If the current leadership achieve the former objective but do not pay heed to the latter, there is really little point in having them on the government benches.
Liberal-lite should hardly be Labor policy.
Graeme Gardner, Reservoir

Not worth the risk
Hosting the Australian Open tennis championships would involve bringing to Melbourne hundreds of competitors plus many more support staff from all over the world. This is much riskier than a cricket Test series.

Many Victorians willingly put up with massive inconvenience for months on end last year. Our hard-won gains should not be squandered.
Jill Wright, Berwick

The bears deserve better
What an extremely sad scene of these majestic beasts rummaging around in refuse looking for scraps (‘‘‘Exile’ with polar bears a new fear tactic’’, The Age, 5/1).

I don’t particularly care about the human occupants but the bears deserve the return of their once pristine environment.
Greg Bardin, Altona North

AND ANOTHER THING

The pandemic
We would all be much happier if the virus would slow its rate of spread.

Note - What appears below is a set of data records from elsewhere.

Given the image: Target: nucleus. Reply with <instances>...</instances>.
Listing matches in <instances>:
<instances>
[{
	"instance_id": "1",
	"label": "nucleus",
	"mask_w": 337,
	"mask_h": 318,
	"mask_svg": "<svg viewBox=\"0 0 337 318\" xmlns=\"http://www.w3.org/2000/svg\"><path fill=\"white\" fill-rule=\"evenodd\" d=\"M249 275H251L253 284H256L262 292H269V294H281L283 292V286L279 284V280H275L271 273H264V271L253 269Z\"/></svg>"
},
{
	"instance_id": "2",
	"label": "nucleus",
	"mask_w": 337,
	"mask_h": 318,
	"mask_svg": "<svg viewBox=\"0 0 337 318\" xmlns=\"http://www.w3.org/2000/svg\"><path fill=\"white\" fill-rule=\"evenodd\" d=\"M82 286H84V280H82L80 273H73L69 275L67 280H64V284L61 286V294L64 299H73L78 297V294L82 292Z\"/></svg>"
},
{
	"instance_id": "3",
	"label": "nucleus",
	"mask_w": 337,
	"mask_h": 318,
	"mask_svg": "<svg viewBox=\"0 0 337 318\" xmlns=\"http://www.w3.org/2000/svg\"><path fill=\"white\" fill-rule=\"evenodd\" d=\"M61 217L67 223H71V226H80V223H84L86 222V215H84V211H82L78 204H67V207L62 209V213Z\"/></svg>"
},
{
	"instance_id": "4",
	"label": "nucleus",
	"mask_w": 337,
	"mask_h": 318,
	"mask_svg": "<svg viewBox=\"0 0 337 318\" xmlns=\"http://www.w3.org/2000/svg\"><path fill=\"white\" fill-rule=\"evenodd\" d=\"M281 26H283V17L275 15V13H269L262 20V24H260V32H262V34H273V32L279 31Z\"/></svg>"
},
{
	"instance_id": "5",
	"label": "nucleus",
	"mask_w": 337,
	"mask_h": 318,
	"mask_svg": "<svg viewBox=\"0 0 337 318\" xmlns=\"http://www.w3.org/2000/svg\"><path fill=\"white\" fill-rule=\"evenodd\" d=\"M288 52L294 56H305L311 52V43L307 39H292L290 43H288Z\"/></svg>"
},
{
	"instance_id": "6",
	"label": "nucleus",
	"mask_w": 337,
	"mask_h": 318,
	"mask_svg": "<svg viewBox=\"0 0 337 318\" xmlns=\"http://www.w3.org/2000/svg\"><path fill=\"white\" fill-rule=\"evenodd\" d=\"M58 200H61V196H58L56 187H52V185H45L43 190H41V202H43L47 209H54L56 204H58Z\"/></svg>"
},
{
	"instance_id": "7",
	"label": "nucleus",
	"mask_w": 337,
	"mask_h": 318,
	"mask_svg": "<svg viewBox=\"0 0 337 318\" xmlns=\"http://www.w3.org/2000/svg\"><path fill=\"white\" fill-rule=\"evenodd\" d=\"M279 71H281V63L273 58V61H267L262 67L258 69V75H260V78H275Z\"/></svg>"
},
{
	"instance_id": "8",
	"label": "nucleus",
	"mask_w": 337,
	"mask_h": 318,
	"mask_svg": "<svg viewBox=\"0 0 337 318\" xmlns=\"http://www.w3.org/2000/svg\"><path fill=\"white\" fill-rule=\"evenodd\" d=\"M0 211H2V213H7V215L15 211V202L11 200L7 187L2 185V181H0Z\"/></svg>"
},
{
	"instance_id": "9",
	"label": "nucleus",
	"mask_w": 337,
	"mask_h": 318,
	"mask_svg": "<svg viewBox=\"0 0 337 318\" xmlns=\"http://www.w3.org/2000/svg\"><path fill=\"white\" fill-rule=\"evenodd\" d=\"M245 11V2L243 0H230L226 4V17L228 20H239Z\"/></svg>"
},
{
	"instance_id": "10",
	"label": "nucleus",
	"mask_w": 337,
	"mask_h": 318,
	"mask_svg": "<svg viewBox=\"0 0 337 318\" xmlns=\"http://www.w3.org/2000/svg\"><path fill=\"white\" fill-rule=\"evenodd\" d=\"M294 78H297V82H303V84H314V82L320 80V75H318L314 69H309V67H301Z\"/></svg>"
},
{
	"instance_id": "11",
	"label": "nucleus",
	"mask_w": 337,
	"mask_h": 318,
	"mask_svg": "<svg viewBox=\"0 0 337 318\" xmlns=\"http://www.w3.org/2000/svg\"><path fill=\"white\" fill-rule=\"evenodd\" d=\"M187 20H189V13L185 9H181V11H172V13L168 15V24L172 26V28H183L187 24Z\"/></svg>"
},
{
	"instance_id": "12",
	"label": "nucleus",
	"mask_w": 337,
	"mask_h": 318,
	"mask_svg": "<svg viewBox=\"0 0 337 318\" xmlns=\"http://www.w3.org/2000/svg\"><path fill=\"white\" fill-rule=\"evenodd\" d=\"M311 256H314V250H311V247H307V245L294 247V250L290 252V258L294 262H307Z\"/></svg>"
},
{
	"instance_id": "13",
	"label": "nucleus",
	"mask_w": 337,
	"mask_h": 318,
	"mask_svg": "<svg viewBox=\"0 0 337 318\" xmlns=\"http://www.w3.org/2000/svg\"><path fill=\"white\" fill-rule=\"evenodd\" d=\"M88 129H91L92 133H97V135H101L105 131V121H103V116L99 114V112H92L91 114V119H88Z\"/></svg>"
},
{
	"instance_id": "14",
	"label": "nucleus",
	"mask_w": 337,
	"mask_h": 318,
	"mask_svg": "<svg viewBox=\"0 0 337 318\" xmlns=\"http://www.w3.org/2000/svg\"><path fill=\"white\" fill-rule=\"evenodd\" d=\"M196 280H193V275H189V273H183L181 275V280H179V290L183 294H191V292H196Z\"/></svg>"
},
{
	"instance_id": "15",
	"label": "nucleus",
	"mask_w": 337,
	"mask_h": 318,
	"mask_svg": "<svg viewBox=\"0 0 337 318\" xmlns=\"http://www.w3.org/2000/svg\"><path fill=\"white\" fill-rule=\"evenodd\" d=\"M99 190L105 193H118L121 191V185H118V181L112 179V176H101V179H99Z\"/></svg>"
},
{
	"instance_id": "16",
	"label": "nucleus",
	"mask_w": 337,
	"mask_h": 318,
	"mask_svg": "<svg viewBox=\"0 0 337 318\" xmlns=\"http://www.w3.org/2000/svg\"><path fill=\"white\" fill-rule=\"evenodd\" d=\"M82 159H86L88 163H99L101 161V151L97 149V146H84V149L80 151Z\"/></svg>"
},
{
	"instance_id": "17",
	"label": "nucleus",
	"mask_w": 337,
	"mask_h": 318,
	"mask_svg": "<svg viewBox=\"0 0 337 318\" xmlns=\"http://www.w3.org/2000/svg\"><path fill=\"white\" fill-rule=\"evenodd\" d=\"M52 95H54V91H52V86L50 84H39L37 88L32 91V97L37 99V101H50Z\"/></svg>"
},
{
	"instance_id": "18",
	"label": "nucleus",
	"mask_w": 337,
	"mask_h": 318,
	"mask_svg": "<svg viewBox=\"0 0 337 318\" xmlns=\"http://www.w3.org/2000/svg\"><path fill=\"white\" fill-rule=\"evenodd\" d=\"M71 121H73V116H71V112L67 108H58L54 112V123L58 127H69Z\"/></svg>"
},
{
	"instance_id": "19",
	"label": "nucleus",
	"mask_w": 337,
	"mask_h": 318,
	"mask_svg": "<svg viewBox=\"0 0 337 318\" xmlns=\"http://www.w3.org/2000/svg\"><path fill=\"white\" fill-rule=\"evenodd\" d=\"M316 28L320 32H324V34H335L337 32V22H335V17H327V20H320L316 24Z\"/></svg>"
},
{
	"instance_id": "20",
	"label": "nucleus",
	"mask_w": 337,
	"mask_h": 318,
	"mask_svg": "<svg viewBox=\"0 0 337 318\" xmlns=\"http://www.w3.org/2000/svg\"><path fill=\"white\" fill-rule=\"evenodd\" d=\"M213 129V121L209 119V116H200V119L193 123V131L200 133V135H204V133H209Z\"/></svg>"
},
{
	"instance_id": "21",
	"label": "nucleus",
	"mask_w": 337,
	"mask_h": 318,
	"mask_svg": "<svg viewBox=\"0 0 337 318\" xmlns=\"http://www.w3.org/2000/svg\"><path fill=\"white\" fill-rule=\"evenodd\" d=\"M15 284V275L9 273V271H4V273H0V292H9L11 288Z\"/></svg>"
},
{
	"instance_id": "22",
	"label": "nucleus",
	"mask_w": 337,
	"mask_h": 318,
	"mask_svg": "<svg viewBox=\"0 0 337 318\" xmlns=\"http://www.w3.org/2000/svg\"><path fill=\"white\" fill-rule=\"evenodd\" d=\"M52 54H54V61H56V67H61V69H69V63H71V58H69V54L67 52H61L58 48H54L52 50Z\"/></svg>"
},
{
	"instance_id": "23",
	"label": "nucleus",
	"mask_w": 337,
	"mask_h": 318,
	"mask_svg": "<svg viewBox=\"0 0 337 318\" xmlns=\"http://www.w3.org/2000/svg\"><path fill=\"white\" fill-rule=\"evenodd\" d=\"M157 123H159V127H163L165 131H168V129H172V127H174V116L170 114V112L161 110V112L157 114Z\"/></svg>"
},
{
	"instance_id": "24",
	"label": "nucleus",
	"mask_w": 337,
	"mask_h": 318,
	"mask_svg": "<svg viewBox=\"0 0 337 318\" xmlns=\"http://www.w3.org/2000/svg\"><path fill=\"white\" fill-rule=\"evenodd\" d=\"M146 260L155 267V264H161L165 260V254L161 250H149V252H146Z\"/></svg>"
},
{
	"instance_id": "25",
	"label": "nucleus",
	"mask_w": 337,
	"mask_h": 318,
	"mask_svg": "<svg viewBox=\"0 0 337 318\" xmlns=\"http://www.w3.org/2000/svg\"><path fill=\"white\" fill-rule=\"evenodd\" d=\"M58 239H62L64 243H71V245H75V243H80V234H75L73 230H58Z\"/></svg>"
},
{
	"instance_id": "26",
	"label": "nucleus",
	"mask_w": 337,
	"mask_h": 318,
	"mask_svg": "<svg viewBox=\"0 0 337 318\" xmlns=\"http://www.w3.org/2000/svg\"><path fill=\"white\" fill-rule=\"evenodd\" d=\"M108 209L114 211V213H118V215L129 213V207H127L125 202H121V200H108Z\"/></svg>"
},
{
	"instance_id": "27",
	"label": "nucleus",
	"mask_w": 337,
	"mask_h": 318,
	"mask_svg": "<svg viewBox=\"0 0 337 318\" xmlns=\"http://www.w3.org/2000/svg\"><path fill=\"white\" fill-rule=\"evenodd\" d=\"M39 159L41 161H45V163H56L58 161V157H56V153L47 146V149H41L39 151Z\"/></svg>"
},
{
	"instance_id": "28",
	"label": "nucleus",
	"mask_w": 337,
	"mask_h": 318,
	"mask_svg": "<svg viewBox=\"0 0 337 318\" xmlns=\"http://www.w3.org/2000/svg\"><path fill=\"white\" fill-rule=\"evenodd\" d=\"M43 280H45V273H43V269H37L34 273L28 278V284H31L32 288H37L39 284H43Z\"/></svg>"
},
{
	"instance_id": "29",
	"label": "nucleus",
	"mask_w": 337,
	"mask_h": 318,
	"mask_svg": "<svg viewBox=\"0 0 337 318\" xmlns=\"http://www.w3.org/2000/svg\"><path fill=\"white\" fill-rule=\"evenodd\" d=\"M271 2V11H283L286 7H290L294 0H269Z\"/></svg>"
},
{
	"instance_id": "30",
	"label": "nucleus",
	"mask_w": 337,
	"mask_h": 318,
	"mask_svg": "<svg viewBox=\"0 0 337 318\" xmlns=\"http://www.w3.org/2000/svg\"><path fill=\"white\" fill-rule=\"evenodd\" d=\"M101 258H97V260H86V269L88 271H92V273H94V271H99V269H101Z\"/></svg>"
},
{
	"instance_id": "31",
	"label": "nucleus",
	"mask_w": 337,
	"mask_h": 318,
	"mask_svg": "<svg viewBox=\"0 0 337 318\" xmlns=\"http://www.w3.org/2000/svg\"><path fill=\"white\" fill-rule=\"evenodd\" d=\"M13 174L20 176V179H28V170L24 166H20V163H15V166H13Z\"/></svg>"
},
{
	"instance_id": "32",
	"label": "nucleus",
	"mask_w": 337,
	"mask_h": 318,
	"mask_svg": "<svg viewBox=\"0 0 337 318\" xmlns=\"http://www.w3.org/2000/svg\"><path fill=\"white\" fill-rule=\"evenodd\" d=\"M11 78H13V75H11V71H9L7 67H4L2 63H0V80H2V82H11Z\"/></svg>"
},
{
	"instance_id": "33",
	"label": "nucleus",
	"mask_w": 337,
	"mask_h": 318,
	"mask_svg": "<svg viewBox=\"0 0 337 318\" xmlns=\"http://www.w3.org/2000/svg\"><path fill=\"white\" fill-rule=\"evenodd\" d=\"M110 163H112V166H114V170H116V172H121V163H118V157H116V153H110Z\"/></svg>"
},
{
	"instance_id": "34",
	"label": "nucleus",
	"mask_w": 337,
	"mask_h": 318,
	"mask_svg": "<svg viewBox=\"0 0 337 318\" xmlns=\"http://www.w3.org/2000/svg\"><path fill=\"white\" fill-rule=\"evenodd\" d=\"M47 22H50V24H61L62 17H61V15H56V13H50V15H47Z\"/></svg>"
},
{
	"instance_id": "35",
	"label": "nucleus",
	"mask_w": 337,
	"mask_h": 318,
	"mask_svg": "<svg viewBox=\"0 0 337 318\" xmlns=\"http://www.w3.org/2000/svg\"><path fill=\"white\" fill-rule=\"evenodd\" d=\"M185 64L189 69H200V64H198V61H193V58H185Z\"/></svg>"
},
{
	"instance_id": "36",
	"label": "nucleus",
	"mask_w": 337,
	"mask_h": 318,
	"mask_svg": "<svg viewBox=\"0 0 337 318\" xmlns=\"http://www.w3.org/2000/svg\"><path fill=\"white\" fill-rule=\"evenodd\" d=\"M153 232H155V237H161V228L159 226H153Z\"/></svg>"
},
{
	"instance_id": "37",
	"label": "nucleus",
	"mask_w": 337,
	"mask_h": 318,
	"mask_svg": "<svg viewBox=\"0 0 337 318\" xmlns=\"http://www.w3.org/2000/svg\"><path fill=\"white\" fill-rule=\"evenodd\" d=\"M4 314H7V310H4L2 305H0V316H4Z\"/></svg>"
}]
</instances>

Then authorities could allow more time between announcing and implementing restrictions.
John Groom, Bentleigh

Surely there is incentive to shoot for a Victorian “platinum standard” response to COVID-19 by building in an efficient capacity to deal with these government-induced spikes in demand, Jeroen Weimar.
Eric Kopp, Flinders

I wonder if Greg Hunt is aware of the irony in his statement that Victoria has a duty to find a way to get its residents home (‘‘‘Pathway’ plea for stuck Victorians’’, The Age, 4/1).
Jill Rosenberg, Caulfield South

These are testing times.
Greg Lee, Red Hill

As highlighted by Leonie Wood (Comment, 4/1), the Victorian government has still not realised that you need a plan to handle the myriad issues relating to COVID-19. Reminds me of the adage – ‘‘failing to plan is planning to fail’’.
Daren Fawkes, Forest Hill

Live exports
The live export of sheep would stop quick smart if each farmer had to send a family member as observer on the ship to help care for their stock during the voyage.
Dan Drummond, Leongatha

The Australian Open
Anyone for tennis? Not if it’s going to be a lawyers’ picnic too (‘‘Row over hotel plan could hit Open’’, 4/1). It’s an Open and shut case.
Jenifer Nicholls, Armadale

Furthermore
I woke up on Saturday morning and read about the Labor Party’s capitulation regarding excess franking credits and turned a brighter shade of green. They certainly have lost my vote.
John Rome, Mount Lawley, WA

Finally
Our Christmas cards are still trickling in, some from interstate posted about a month ago. With Australia Post now in such a mess, should we be thinking about cards for Christmas 2021?